Services were held in the stuffy best room — opened for the first time since Mrs. Sprague died. The tuneless little parlour organ groaned disconsolately, and the coffin, supported on trestles near the hall door, was covered with sickly-smelling flowers. It was obvious that a record-breaking crowd was assembling from far and near, and Sophie endeavoured to look properly grief-stricken for their benefit. At unguarded moments she seemed both puzzled and uneasy, dividing her scrutiny between the feverish-looking undertaker and the life-like body of her brother. A slow disgust at Thorndike seemed to be brewing within her, and neighbours whispered freely that she would soon send him about his business now that Tom was out of the way — that is, if she could, for such a slick customer was sometimes hard to deal with. But with her money and remaining looks she might be able to get another fellow, and he’d probably take care of Henry well enough.
As the organ wheezed into Beautiful Isle of Somewhere the Methodist church choir added their lugubrious voices to the gruesome cacophony, and everyone looked piously at Deacon Leavitt — everyone, that is, except crazy Johnny Dow, who kept his eyes glued to the still form beneath the glass of the coffin. He was muttering softly to himself.
Stephen Barbour — from the next farm — was the only one who noticed Johnny. He shivered as he saw that the idiot was talking directly to the corpse, and even making foolish signs with his fingers as if to taunt the sleeper beneath the plate glass. Tom, he reflected, had kicked poor Johnny around on more than one occasion, though probably not without provocation. Something about this whole event was getting on Stephen’s nerves. There was a suppressed tension and brooding abnormality in the air for which he could not account. Johnny ought not to have been allowed in the house — and it was curious what an effort Thorndike seemed to be making not to look at the body. Every now and then the undertaker would feel his pulse with an odd air.
The Reverend Silas Atwood droned on in a plaintive monotone about the deceased — about the striking of Death’s sword in the midst of this little family, breaking the earthly tie between this loving brother and sister. Several of the neighbours looked furtively at one another from beneath lowered eyelids, while Sophie actually began to sob nervously. Thorndike moved to her side and tried to reassure her, but she seemed to shrink curiously away from him. His motions were distinctly uneasy, and he seemed to feel acutely the abnormal tension permeating the air. Finally, conscious of his duty as master of ceremonies, he stepped forward and announced in a sepulchral voice that the body might be viewed for the last time.
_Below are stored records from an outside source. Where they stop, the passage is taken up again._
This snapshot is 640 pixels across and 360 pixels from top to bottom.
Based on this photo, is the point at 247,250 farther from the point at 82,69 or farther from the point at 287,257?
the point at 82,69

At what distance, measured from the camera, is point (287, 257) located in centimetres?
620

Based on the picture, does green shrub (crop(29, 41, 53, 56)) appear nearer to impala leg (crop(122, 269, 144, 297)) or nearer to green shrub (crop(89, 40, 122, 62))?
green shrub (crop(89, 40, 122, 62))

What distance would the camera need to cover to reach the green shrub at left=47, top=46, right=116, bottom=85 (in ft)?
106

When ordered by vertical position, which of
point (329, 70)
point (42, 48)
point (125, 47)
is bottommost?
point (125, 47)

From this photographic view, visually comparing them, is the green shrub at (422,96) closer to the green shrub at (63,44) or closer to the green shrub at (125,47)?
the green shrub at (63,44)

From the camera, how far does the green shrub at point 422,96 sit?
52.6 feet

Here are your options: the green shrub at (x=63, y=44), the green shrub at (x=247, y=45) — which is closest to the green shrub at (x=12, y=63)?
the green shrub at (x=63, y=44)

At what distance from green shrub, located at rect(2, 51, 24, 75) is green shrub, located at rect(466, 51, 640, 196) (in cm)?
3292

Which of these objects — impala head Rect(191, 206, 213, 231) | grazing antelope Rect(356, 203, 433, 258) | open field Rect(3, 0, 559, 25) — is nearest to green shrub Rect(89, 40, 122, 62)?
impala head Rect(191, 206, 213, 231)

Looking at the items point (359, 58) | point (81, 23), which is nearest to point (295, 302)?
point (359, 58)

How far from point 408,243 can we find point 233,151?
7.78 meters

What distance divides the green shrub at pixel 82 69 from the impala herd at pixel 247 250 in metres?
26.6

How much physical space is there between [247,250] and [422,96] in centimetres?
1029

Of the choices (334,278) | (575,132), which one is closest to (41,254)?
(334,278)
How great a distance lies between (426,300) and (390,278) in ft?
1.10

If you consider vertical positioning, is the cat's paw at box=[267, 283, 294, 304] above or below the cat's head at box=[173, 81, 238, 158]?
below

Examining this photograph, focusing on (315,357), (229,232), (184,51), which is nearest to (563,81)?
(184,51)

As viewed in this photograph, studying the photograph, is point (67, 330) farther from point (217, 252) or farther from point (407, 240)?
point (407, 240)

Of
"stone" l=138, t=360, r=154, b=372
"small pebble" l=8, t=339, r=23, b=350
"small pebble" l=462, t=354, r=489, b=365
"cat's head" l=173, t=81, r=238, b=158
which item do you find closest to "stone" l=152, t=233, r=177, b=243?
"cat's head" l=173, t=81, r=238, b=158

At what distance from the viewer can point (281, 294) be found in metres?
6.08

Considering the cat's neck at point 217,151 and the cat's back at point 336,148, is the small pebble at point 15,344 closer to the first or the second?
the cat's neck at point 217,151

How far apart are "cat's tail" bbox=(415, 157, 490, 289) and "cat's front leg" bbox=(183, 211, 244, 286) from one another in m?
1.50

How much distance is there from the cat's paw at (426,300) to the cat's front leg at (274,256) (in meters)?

Slowly the friends and neighbours filed past the bier, from which Thorndike roughly dragged crazy Johnny away. Tom seemed to be resting peacefully. That devil had been handsome in his day. A few genuine sobs — and many feigned ones — were heard, though most of the crowd were content to stare curiously and whisper afterward. Steve Barbour lingered long and attentively over the still face, and moved away shaking his head. His wife, Emily, following after him, whispered that Henry Thorndike had better not boast so much about his work, for Tom’s eyes had come open. They had been shut when the services began, for she had been up and looked. But they certainly looked natural — not the way one would expect after two days.
When Fred Peck gets this far he usually pauses as if he did not like to continue. The listener, too, tends to feel that something unpleasant is ahead. But Peck reassures his audience with the statement that what happened isn’t as bad as folks like to hint. Even Steve never put into words what he may have thought, and crazy Johnny, of course, can’t be counted at all.
It was Luella Morse — the nervous old maid who sang in the choir — who seems to have touched things off. She was filing past the coffin like the rest, but stopped to peer a little closer than anyone else except the Barbours had peered. And then, without warning, she gave a shrill scream and fell in a dead faint.
Naturally, the room was at once a chaos of confusion. Old Dr. Pratt elbowed his way to Luella and called for some water to throw in her face, and others surged up to look at her and at the coffin. Johnny Dow began chanting to himself, “He knows, he knows, he kin hear all we’re a-sayin’ and see all we’re a-doin’, and they’ll bury him that way” — but no one stopped to decipher his mumbling except Steve Barbour.
In a very few moments Luella began to come out of her faint, and could not tell exactly what had startled her. All she could whisper was, “The way he looked — the way he looked.” But to other eyes the body seemed exactly the same. It was a gruesome sight, though, with those open eyes and that high colouring.